One of our favorite meals to make together as a family is sushi rolls. I cook up the rice and cut up all of the seafood and veggies, then we all gather around the table to do the rolling! It is fun to see what new combinations we can come up with.
Rolling your own sushi may look intimidating, but it really couldn’t be easier. All you need is a sushi. After a little practice you will be a pro!
I found my sushi rolling mat at my local Super H Mart, they have an online store too that you can purchase the mats and wrappers from in case you don’t have an Asian supermarket in you area..Most grocery stores now carry nori sheets for rolling sushi. That is where I found these 1/2 size sheets. I really love the smaller size, so much easier to handle!
Once you have your supplies, it is time to make you sushi rice. Here is my sushi rice recipe:
- 1 1/2 Cups Calrose Rice
- 2 cups water
- 1/4 cup rice vinegar
- 1 teaspoon agave nectar.
Bring the rice an water to a boil, reduce heat to low and cover. Cook for 20 minutes. Remove from heat and let sit for 10 minutes. Whisk together the vinegar and agave and pour it over the rice. Stir it together and you are ready to roll.
While the rice is cooking I cut up all of my veggies, fish, etc, into strips about the size of the nori wrappers. A couple of easy make at home sushi rolls:
The Texadelphia Roll: Smoked Salmon, cream cheese, avocado, and jalapeno (my signature roll)
Spicy California Roll: crab stick, avocado, cucumber,and siracha mayo
These are just to get you started. The sky really is the limit here!
When it comes to rolling it up there are two options. You can do rice on the outside, or put it on the inside. I do a little of both usually. Rice on the inside is much easier though.
First you will want to lay a sheet of nori on the bamboo mat. Get your hands wet (I either work by a sink or keep a big bowl of ice water next to me), this is a very important step because it keeps the very sticky rice off of your hands, Grab a handful of rice and evenly spread it across the nori sheet.
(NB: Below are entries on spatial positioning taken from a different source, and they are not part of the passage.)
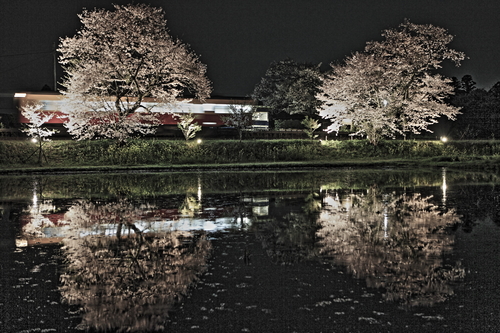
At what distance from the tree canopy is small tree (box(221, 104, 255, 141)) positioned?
42.2 feet

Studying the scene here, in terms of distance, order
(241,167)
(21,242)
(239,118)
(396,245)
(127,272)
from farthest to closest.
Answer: (239,118) < (241,167) < (21,242) < (396,245) < (127,272)

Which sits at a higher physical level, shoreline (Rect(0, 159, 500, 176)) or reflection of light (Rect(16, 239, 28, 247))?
shoreline (Rect(0, 159, 500, 176))

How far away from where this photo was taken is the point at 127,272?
7.62 metres

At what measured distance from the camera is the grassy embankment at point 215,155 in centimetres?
3572

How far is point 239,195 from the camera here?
17.7 meters

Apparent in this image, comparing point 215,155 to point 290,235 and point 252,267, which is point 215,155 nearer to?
point 290,235

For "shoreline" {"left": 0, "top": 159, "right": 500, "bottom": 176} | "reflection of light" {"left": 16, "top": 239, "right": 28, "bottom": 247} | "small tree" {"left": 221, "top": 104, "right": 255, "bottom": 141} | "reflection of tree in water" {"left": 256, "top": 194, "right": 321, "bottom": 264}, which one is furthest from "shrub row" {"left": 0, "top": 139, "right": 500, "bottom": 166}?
"reflection of light" {"left": 16, "top": 239, "right": 28, "bottom": 247}

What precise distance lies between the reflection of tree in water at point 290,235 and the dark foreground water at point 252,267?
0.03 metres

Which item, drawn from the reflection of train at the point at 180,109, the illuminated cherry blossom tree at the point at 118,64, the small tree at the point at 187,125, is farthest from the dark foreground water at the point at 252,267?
the reflection of train at the point at 180,109

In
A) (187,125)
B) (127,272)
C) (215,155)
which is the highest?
(187,125)

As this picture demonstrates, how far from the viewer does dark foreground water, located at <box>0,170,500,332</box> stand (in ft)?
18.8

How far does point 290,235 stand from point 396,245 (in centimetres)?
215

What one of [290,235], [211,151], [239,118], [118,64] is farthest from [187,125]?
[290,235]

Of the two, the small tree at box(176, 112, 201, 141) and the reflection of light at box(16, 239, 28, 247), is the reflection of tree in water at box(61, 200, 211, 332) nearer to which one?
the reflection of light at box(16, 239, 28, 247)
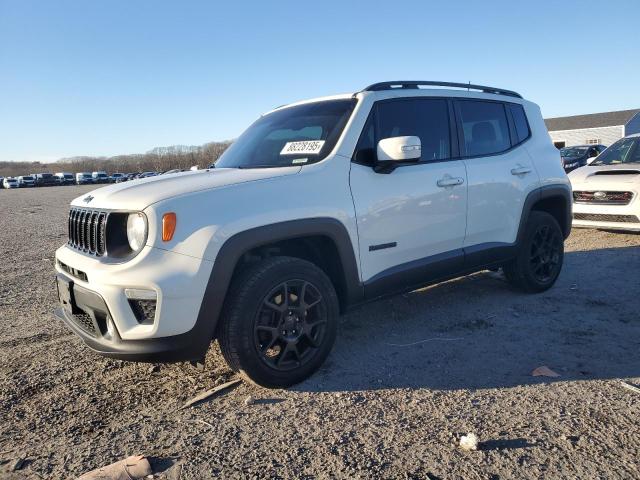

Stack up the desired filling on the end nearest to you. Then take the mat and fold it just past the end of the filling (the avocado in the picture above. Continue pushing the mat in a rolling motion and you should end up with a nice tight roll. If the first one isn;t perfect, don’t worry, each one after will be a little better. 😉
Repeat the process until you have used up all of the rice and or filling. Get creative! After the rolls are made, grab a sharp non-serrated knife and wet it. Slice it all up into little bite sized pieces.